Dans ce contexte difficile, alors que les financements sont contraints, que le secteur de la prévention sert de «variable d’ajustement», que les lobbies contre la santé sont influents, que les principaux leviers de prévention ne sont pas entre les mains des décideurs sanitaires, les professionnels de la prévention doivent se montrer plus exemplaires et déterminés pour faire évoluer la situation. La France ne peut plus méconnaître les stratégies dont l’efficacité est éprouvée. Il s’agit de mettre en place une véritable politique de santé basée sur les preuves au niveau national dans l’élaboration des politiques de santé, au niveau local dans l’action mise en œuvre par l’acteur de terrain. Mais pour cela, il est nécessaire de s’organiser pour rendre accessibles ces informations. Les bonnes pratiques appelées des vœux des auteurs du rapport de la cour des comptes sont plus que jamais indispensables. Elles constitueraient le maillon reliant les travaux scientifiques aux problématiques locales et guideraient les acteurs à mieux faire et les décideurs à mieux investir.
Lorsqu’il n’existe pas de données, il s’agit d’en créer
Expérimenter, prouver l’efficacité et l’efficience pour ensuite transférer ce qui marche.
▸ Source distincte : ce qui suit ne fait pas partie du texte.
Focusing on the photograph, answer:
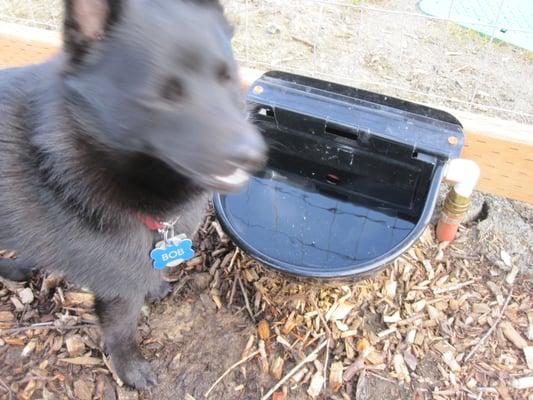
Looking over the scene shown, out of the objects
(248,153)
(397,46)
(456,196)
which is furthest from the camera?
(397,46)

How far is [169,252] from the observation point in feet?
5.06

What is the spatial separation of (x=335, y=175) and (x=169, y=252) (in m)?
0.80

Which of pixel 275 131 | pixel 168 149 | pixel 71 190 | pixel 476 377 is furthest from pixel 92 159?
pixel 476 377

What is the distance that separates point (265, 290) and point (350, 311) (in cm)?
33

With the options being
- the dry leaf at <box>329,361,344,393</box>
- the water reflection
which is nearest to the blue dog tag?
the water reflection

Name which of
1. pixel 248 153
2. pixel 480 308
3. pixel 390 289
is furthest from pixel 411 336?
pixel 248 153

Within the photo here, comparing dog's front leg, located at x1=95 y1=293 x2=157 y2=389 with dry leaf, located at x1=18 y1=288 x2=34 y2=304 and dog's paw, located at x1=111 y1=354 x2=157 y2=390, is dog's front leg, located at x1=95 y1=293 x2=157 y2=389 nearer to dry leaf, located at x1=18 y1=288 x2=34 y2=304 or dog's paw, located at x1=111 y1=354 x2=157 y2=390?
dog's paw, located at x1=111 y1=354 x2=157 y2=390

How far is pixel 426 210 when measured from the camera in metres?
1.73

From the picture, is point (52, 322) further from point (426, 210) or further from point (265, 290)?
point (426, 210)

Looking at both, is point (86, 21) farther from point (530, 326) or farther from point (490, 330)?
point (530, 326)

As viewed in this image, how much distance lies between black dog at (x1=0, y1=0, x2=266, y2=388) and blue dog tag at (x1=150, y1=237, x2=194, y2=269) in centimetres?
2

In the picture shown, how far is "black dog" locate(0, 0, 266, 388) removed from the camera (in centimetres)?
106

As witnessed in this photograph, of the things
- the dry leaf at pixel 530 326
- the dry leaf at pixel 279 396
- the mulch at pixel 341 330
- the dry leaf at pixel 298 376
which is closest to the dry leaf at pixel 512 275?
the mulch at pixel 341 330

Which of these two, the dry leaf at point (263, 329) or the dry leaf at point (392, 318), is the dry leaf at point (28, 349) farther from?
the dry leaf at point (392, 318)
La France doit progresser sur ce plan là encore. Cela nécessite de développer et utiliser des méthodes et critères d’évaluation et de recherche adaptés à la complexité des interventions en promotion de la santé et non pas transposés du secteur du soin, comme ça l’est encore parfois. Ces méthodes doivent imprégner les pratiques aux différents niveaux d’intervention.
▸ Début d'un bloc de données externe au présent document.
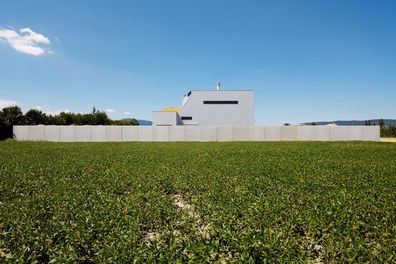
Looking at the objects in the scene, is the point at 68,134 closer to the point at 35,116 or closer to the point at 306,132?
the point at 35,116

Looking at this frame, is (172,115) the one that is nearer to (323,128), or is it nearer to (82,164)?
(323,128)

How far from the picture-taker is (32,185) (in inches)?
289

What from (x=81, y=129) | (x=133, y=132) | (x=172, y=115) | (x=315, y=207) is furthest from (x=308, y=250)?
(x=172, y=115)

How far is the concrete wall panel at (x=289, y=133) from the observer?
31205 millimetres

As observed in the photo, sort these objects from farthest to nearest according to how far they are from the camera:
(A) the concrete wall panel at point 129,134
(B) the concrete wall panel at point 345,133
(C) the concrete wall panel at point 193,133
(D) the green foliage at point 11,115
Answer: (D) the green foliage at point 11,115 < (C) the concrete wall panel at point 193,133 < (A) the concrete wall panel at point 129,134 < (B) the concrete wall panel at point 345,133

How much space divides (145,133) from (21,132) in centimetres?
1513

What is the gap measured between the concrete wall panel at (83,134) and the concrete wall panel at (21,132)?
6.09m

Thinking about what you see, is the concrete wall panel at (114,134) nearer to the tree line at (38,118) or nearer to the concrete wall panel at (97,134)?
the concrete wall panel at (97,134)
Nous ne pouvons donc nous contenter de nos résultats… si nous sommes les seuls à les connaître. Il nous faut mieux diffuser l’information en particulier auprès des décideurs, écrire ce que nous faisons, favoriser la recherche de terrain en renforçant les liens entre acteurs et chercheurs, valoriser les réussites. Ce n’est que par de telles actions que la prévention pourra être reconnue à sa plus juste place pour une politique de santé rénovée dans l’intérêt de la population.
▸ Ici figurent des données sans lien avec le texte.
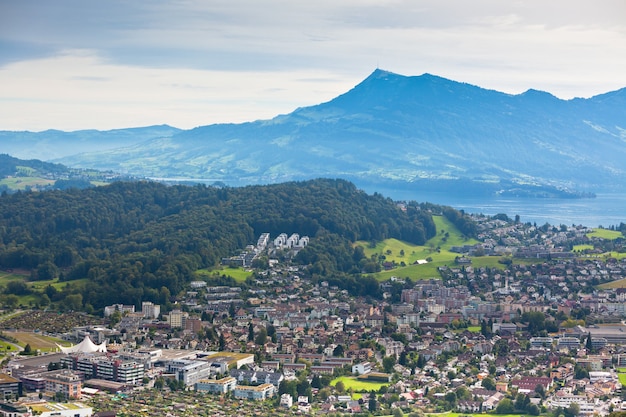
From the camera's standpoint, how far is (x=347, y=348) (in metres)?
31.9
Référence : François Alla «Éditorial», Santé Publique 6/2011 (Vol. 23), p. 435-437. Texte reproduit avec l’aimable autorisation de cette publication de la Société Française de Santé Publique.
(1) Cour des comptes. La prévention sanitaire. Communication à la commission des affaires sociales de l’Assemblée nationale. Cour des comptes: Paris; 2011.
(2) Moleux M, Schaetzel F, Scotton C. Les inégalités sociales de santé: Déterminants sociaux et modèles d’action. Paris; Inspection générale des affaires sociales; 2011.
(3) Stuckler D, Basu S, McKee M. Budget crises , health , and social welfare programmes . BMJ. 2010 Jun 24; 340:c3311.